Adsorbent	Reference	Removal Capacity (mg/g)
Lignite	Pekar and al. (2009) [22]	0.71
Modified immobilized activated alumina	Rafique and al. (2012) [23]	0.76
Manganese dioxide-coated activated alumina	Tripathy and Raichur (2008) [24]	1.22
H2O2 cement	Present study	2.21
Zeolite cement	Present study	1.76
Alumina cement	Present study	1.61

compares the various synthetic materials and additional adsorbents created by various researchers in terms of their capacity to remove fluoride. The composite cement outperformed a number of previously reported adsorbents as a defluorinating agent.

4. Conclusions

Different materials have been created in the recent study to increase cement resistance in water and use it for fluorine adsorption. According to the study’s experimental findings, H₂O₂ appears to be a promising solvent due to both its higher resistance and capacity to remove fluoride from drinking water. New composite cement based on zeolite and alumina was synthesized in order to improve the resistance of cement in water and to use it in the fluoride retention.
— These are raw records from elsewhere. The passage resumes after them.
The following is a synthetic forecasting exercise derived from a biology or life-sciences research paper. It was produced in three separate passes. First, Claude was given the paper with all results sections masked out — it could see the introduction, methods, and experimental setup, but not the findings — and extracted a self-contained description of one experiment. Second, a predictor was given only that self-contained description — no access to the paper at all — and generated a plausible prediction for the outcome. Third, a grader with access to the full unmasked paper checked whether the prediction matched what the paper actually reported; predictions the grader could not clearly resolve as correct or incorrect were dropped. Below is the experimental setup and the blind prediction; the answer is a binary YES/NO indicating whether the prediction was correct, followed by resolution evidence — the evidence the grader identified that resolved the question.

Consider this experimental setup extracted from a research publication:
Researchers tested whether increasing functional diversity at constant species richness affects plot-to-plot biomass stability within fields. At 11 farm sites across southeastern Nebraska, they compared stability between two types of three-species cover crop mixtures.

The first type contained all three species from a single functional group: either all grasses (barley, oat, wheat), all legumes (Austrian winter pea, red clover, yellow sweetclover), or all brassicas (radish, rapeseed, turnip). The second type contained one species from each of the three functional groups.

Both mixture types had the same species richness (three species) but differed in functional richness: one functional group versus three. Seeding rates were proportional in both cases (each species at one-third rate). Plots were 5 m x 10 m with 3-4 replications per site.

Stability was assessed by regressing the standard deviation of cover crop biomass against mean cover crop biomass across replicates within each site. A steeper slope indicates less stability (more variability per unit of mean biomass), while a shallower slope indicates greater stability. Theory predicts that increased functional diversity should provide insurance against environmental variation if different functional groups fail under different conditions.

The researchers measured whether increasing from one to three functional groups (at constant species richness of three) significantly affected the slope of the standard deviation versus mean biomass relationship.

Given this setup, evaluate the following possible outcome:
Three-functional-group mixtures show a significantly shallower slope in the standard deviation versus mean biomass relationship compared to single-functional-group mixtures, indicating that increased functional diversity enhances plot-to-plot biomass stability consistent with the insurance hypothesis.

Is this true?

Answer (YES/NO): NO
According to the investigation, the materials created solely with H₂O₂ (q_max = 2.21 mg/g) have the best adsorption values for the various adsorption materials. Based on the isotherms below as well as the values of the parameters found, and comparing the values of the correlation coefficients R², it can be concluded that the synthesized materials follow the Langmuir model, which is the most appropriate with correlation coefficients R² closer to 1. Moreover, this isotherm is relative to monolayer adsorption and accords with the value of the separation factor R_L found, which confirms that the adsorption is favorable. In addition, this cement demonstrates itself to be an intriguing and important molecule that merits further and deeper study because of its beneficial qualities and many applications.